I have a file on this form:
X/this is the first match/blabla
X-this is
the second match-
and here we have some fluff.
And I want to extract everything that appears after "X" and between the same markers. So if I have "X+match+", I want to get "match", because it appears after "X" and between the marker "+".
So for the given sample file I would like to have this output:
this is the first match
and then
this is
the second match
I managed to get all the content between X followed by a marker by using:
grep -zPo '(?<=X(.))(.|\n)+(?=\1)' file
That is:
grep -Po '(?<=X(.))(.|\n)+(?=\1)'
to match X followed by(something)
that gets captured and matched at the end with(?=\1)

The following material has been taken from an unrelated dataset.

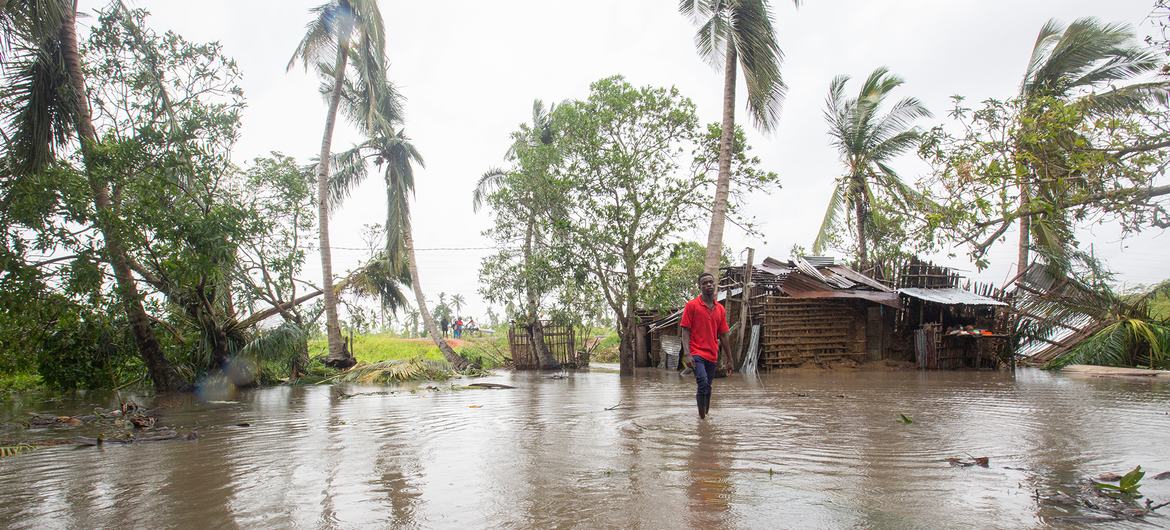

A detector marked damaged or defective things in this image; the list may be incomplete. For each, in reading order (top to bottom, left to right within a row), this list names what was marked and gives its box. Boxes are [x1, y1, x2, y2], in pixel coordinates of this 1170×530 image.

(I based the code on my answer here).- Note I use
(.|\n)
to match anything, including a new line, and that I also use-z
in grep to match new lines as well.
So this works well, the only problem comes from the display of the output:
$ grep -zPo '(?<=X(.))(.|\n)+(?=\1)' file
this is the first matchthis is
the second match
As you can see, all the matches appear together, with "this is the first match" being followed by "this is the second match" with no separator at all. I know this comes from the usage of "-z", that treats all the file as a set of lines, each terminated by a zero byte (the ASCII NUL character) instead of a newline (quoting "man grep").
So: is there a way to get all these results separately?
I tried also in GNU Awk:
awk 'match($0, /X(.)(\n|.*)\1/, a) {print a[1]}' file
but not even the (\n|.*)
worked.